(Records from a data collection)
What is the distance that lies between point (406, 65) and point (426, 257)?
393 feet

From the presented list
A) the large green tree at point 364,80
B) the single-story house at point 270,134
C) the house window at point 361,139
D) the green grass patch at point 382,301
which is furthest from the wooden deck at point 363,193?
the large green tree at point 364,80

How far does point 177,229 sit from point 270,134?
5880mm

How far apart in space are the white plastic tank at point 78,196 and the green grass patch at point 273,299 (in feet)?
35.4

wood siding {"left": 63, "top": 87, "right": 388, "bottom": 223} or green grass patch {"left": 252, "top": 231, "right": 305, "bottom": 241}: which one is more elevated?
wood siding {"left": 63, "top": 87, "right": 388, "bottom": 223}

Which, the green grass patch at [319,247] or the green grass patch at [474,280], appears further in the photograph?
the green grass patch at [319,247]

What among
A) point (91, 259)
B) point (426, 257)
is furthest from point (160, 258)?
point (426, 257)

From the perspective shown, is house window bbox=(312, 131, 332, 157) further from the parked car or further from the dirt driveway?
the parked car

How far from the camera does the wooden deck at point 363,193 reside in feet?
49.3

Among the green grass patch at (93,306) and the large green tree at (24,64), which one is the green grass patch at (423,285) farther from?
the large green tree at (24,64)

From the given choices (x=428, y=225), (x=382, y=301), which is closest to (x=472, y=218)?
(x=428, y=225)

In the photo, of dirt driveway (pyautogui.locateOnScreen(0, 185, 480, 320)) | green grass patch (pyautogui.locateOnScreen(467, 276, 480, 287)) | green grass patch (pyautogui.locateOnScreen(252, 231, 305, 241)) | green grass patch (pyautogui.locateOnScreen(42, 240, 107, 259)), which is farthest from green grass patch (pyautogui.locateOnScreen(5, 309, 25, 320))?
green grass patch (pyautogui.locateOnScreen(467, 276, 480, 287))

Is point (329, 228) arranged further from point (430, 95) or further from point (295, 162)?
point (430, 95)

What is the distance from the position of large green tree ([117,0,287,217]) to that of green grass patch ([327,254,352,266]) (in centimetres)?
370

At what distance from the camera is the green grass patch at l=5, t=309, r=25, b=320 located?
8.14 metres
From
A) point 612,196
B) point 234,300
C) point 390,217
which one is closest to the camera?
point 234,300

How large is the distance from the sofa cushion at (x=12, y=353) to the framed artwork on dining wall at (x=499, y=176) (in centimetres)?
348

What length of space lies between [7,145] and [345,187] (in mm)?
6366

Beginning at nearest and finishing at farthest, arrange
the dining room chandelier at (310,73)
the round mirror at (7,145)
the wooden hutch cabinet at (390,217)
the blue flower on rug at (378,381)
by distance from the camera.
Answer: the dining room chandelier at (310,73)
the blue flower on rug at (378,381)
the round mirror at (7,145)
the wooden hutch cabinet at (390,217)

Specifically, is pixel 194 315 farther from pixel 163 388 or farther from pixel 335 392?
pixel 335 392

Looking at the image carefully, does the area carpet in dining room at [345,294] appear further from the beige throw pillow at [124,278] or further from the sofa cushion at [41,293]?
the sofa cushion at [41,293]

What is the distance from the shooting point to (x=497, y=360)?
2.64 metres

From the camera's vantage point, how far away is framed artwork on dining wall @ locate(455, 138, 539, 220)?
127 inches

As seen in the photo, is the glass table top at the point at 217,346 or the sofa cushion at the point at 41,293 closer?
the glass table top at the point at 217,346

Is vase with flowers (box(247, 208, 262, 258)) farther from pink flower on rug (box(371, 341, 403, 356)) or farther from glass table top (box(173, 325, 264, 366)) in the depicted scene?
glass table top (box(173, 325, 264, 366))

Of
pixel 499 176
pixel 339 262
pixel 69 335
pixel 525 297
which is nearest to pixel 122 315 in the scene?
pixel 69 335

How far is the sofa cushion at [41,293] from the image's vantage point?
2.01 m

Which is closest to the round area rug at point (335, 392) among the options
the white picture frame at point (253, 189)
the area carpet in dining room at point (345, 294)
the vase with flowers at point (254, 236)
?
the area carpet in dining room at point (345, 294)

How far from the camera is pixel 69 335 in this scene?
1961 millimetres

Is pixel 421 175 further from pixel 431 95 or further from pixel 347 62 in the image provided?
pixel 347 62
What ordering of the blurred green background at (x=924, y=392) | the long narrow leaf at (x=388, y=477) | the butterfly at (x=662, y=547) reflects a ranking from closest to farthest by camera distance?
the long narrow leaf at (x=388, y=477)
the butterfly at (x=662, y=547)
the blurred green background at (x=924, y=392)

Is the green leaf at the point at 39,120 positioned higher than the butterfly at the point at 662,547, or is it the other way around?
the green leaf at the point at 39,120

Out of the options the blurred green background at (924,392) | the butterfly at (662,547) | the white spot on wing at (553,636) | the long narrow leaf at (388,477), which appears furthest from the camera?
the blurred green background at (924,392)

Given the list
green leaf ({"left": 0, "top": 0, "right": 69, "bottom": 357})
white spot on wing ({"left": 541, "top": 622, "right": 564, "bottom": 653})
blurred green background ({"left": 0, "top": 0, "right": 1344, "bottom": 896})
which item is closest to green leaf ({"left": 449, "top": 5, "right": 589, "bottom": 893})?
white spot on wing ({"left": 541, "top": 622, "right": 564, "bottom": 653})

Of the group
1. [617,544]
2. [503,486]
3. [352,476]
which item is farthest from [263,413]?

*DIRECTION:*
Repeat the material in full, exactly as it stands.

*RESPONSE TO THE EXERCISE:*
What is the distance that lies between point (406, 65) and point (426, 257)?
393 feet

From the presented list
A) the large green tree at point 364,80
B) the single-story house at point 270,134
C) the house window at point 361,139
D) the green grass patch at point 382,301
which is furthest from the wooden deck at point 363,193?
the large green tree at point 364,80

How far does point 177,229 sit from point 270,134?
5880mm

How far apart in space are the white plastic tank at point 78,196 and the green grass patch at point 273,299 (in feet)?
35.4

wood siding {"left": 63, "top": 87, "right": 388, "bottom": 223} or green grass patch {"left": 252, "top": 231, "right": 305, "bottom": 241}: which one is more elevated?
wood siding {"left": 63, "top": 87, "right": 388, "bottom": 223}

Which, the green grass patch at [319,247] or the green grass patch at [474,280], appears further in the photograph?
the green grass patch at [319,247]

What among
A) point (91, 259)
B) point (426, 257)
is furthest from point (160, 258)?
point (426, 257)

From the perspective shown, is house window bbox=(312, 131, 332, 157) further from the parked car or further from the dirt driveway?
the parked car

How far from the camera does the wooden deck at point 363,193 reside in feet?
49.3

Among the green grass patch at (93,306) and the large green tree at (24,64), which one is the green grass patch at (423,285) farther from?
the large green tree at (24,64)

From the given choices (x=428, y=225), (x=382, y=301), which is closest to (x=472, y=218)?
(x=428, y=225)

In the photo, of dirt driveway (pyautogui.locateOnScreen(0, 185, 480, 320)) | green grass patch (pyautogui.locateOnScreen(467, 276, 480, 287)) | green grass patch (pyautogui.locateOnScreen(252, 231, 305, 241)) | green grass patch (pyautogui.locateOnScreen(42, 240, 107, 259)), which is farthest from green grass patch (pyautogui.locateOnScreen(5, 309, 25, 320))?
green grass patch (pyautogui.locateOnScreen(467, 276, 480, 287))

Is point (329, 228) arranged further from point (430, 95) or further from point (295, 162)?
point (430, 95)

What is the distance from the position of large green tree ([117,0,287,217]) to that of green grass patch ([327,254,352,266]) (in centimetres)?
370

At what distance from the camera is the green grass patch at l=5, t=309, r=25, b=320 located?
8.14 metres
From
A) point 612,196
B) point 234,300
C) point 390,217
which one is closest to the camera?
point 234,300

How large is the distance from the sofa cushion at (x=12, y=353) to the framed artwork on dining wall at (x=499, y=176) (in centimetres)?
348

What length of space lies between [7,145] and [345,187] (in mm)?
6366

Beginning at nearest and finishing at farthest, arrange
the dining room chandelier at (310,73)
the round mirror at (7,145)
the wooden hutch cabinet at (390,217)
the blue flower on rug at (378,381)
by distance from the camera.
Answer: the dining room chandelier at (310,73)
the blue flower on rug at (378,381)
the round mirror at (7,145)
the wooden hutch cabinet at (390,217)

Specifically, is pixel 194 315 farther from pixel 163 388 or farther from pixel 335 392?
pixel 335 392

Looking at the image carefully, does the area carpet in dining room at [345,294] appear further from the beige throw pillow at [124,278] or further from the sofa cushion at [41,293]?
the sofa cushion at [41,293]

What is the distance from the shooting point to (x=497, y=360)?
2.64 metres

From the camera's vantage point, how far away is framed artwork on dining wall @ locate(455, 138, 539, 220)?
127 inches

As seen in the photo, is the glass table top at the point at 217,346 or the sofa cushion at the point at 41,293 closer?
the glass table top at the point at 217,346

Is vase with flowers (box(247, 208, 262, 258)) farther from pink flower on rug (box(371, 341, 403, 356)) or farther from glass table top (box(173, 325, 264, 366)) in the depicted scene?
glass table top (box(173, 325, 264, 366))

Of
pixel 499 176
pixel 339 262
pixel 69 335
pixel 525 297
which is nearest to pixel 122 315 in the scene?
pixel 69 335

How far is the sofa cushion at [41,293] from the image's vantage point?
2.01 m

Which is closest to the round area rug at point (335, 392) among the options
the white picture frame at point (253, 189)
the area carpet in dining room at point (345, 294)
the vase with flowers at point (254, 236)
?
the area carpet in dining room at point (345, 294)

How far from the camera is pixel 69 335 in this scene?
1961 millimetres

Is pixel 421 175 further from pixel 431 95 or further from pixel 347 62 in the image provided?
pixel 347 62
What ordering of the blurred green background at (x=924, y=392) | the long narrow leaf at (x=388, y=477) | the butterfly at (x=662, y=547) reflects a ranking from closest to farthest by camera distance?
the long narrow leaf at (x=388, y=477)
the butterfly at (x=662, y=547)
the blurred green background at (x=924, y=392)

Is the green leaf at the point at 39,120 positioned higher than the butterfly at the point at 662,547, or is it the other way around?
the green leaf at the point at 39,120

Out of the options the blurred green background at (924,392) | the butterfly at (662,547) | the white spot on wing at (553,636) | the long narrow leaf at (388,477), which appears furthest from the camera?
the blurred green background at (924,392)

Given the list
green leaf ({"left": 0, "top": 0, "right": 69, "bottom": 357})
white spot on wing ({"left": 541, "top": 622, "right": 564, "bottom": 653})
blurred green background ({"left": 0, "top": 0, "right": 1344, "bottom": 896})
which item is closest to green leaf ({"left": 449, "top": 5, "right": 589, "bottom": 893})?
white spot on wing ({"left": 541, "top": 622, "right": 564, "bottom": 653})

Of the group
1. [617,544]
2. [503,486]
3. [352,476]
which item is farthest from [263,413]?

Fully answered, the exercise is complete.